There's something funny going on in the venture capital world: a tipster pitched multiple media outlets the story that some sketchy business had surrounded the early-stage investment in photo-sharing site Photobucket, a 20 percent stake in a company that eventually was acquired by News Corp.'s Fox Interactive Media for about $300 million.
The Wall Street Journal, coincidentally also owned by News Corp., ran with the tip. The publication explained that an early investment in Photobucket had been made on behalf of Insight Venture Partners' executives, excluding the investors in the firm--which include, among others, the endowment fund for Yale University.
The firm's investors weren't notified and didn't reap any of the benefits of Photobucket's acquisition, and it didn't help that Insight itself has been reported erroneously as one of Photobucket's investors on occasion.
We all like a juicy, Smartest Guys in the Room-ish scandal, but legal experts quoted in the Journal indicate that Insight's executives weren't technically bending any rules.
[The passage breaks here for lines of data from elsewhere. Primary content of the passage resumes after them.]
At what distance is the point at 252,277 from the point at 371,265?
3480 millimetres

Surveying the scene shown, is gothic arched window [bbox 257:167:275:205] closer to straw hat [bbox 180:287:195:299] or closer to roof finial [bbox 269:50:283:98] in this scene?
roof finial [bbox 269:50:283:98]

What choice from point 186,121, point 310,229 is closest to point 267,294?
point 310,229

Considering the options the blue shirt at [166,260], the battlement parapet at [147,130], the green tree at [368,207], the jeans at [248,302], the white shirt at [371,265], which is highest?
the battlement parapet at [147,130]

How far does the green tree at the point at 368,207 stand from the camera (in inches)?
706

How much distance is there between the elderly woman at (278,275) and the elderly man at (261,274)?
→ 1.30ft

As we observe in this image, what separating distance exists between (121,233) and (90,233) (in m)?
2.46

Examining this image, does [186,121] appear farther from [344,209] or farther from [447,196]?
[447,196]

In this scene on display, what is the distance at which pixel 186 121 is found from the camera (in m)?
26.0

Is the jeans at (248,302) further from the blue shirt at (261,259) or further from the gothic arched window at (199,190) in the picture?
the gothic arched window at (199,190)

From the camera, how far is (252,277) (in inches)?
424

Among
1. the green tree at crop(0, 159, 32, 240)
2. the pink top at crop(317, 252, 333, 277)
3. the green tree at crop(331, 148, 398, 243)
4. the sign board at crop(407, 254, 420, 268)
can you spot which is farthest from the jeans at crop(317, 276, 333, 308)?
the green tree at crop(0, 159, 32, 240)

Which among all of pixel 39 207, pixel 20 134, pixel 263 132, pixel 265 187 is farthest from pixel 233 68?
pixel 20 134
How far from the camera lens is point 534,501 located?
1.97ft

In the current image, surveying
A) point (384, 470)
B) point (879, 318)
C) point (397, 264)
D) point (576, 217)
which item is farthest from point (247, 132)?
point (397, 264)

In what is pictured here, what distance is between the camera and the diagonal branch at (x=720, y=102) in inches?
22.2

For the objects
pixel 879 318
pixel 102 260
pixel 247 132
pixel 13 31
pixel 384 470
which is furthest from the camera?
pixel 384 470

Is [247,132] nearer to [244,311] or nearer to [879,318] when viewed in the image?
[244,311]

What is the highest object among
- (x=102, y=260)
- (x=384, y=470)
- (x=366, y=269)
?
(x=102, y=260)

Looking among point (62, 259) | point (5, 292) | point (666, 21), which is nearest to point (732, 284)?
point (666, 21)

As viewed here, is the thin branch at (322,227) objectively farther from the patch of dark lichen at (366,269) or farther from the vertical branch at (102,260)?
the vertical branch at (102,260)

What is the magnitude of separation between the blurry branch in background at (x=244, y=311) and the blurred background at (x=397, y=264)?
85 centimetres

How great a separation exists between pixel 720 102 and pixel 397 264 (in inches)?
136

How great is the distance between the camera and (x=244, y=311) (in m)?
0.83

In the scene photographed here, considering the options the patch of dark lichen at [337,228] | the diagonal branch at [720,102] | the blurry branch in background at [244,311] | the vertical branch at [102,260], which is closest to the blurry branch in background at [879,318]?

The venture firm focuses on later-stage investments, and Photobucket at the time had three employees.
As one of the firm's investors told the Journal, "Perhaps they should have told us about this, but it was such a small deal. Would we have wanted a piece of it in hindsight? Sure. But for every one of these successes, there are a hundred failures."
This instance of VC deal making doesn't deserve much scandal mongering other than wondering what kind of beef the anonymous tipster has against Insight Venture Partners. But the broader issue deserves a look: to what extent should fund executives make their investors aware of personal investments? It's debatable.